The Volt sold relatively well considering its record, but GM is focused more on the bread and butter cars that keep its bean counters happy. Its bigger sellers crested into the five-digit range, and the Chevy Cruze and Equinox sold above 20,000.
GM’s top seller in July? Helped by a 69-percent increase in fleet sales, the Silverado pickup did 42,097 and the Equinox was second to it with 25,321. The Volt’s 2,020 was down near the lowest, but it did outsell the Buick Regal’s 1,246, Cadillac XTS’ 1,939, Chevy Caprice’ 357, not to mention the Volt-based Cadillac ELR’s 188.
A while back GM ceased advertising the Volt outside of California and at tech events where it says would-be buyers will understand it, and has conceded it has sort of given up pushing the car as hard.
Its in-house news report however was accentuating the positive.
“Sales of utility vehicles soared in July because American families feel better about the economy than they have in a long time, and they are finding an incredible variety of redesigned and all-new models in our showrooms,” said Kurt McNeil, U.S. vice president of Sales Operations. “Small, compact, medium, large – sales were strong across the board.”

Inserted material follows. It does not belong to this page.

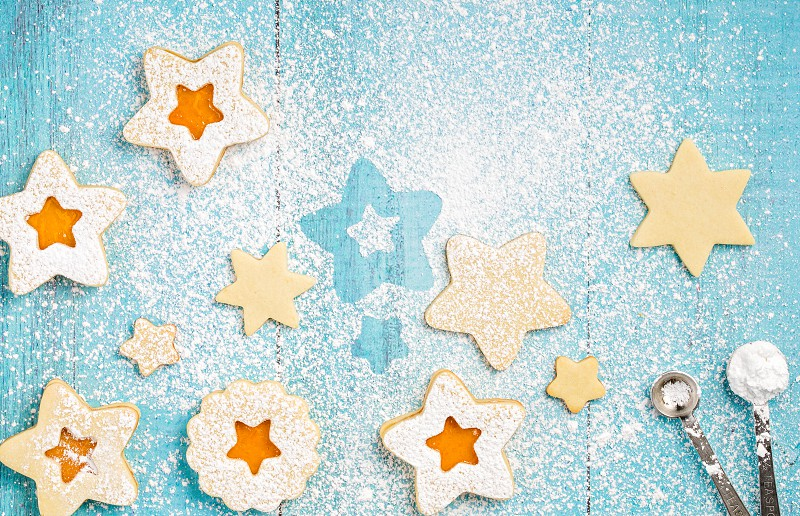 Christmas Linzer suger cookies with Orange apricot jam and icing sugar on a blue background. photo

Chevrolet’s 2015 Volt since July has a 17.1-kilowatt-hour battery, up from the 16.5-kwh rated at 38 miles electric range, the longest of any plug-in hybrid yet sold, including new releases from Audi, Mercedes-Benz, and Porsche costing much more.
Volt ads from the early days show GM really tried, but today it says Joe and Jane Mainstreet just don’t comprehend what it can do for them, or know it even exists.

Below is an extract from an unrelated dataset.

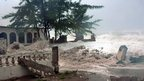 Waves, brought by Hurricane Sandy, crash on a house in the Caribbean Terrace neighbourhood in eastern Kingston, Jamaica.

Its price has been cut to $35,000 and incentives are available, but growth has not been what it has been for Nissan’s all-electric Leaf, which during 2012 lagged the Volt, but for the last year and a half has set records trending upward. For July Nissan reported its second-best Leaf sales of 3,019.
The Volt may also be doing only so well now as it is expected to be replaced with a second-generation product. GM has said nothing much about it officially, and has left speculators guessing whether it wil get much more EV range, or not.
According to GM Authority, Chevrolet may make an announcement next week for a reveal by end of 2014 of the 2016 Volt.
Helping the present Volt, the Insurance Institute of Highway Safety did just rank it as a Top Safety Pick+. It faired acceptably in the tough small overlap test which smashes a car head-on into the driver’s half to simulate a solid clipping of something immovable.
Nissan faired only poorly with the crash dummy experiencing potentially more injuries.
Whether this will have much bearing on consumer choices is debatable, but Nissan is promoting free public charger access for two years to new Leaf buyers, while enjoying new eastern state subsides that have added to its appeal.
Surveying the big picture, GM’s McNeil noted fleet sales were up 69 percent, consumer sales are also on the rise, and shoppers are not as worried about fuel prices, while employment is reportedly improved.
And, said McNeil, trucks carried the day.
“In particular, there is a lot of pent-up demand for our new large SUVs and we expect pickup deliveries to be strong, as they usually are in the second half of the year.”
In other news, Autoblog reported Mitsubishi says thus far it has sold 33,000 of its Outlander plug-in hybrid SUV with e-range comparable to the Volt. It’s done this without even entering the U.S. market with it yet, and is expected in the U.S. next year.
This vehicle that was launched two years after the Volt is approaching half of the Volt/Ampera sales. GM in 2010 showed an MPV5 Crossover SUV concept based around the Volt, but has done nothing with Voltec except build the Cadillac ELR.
GM is actually canceling the Ampera for Europe, and has announced no trucks or larger vehicles that could save fuel like the Volt, and develop economies of scale.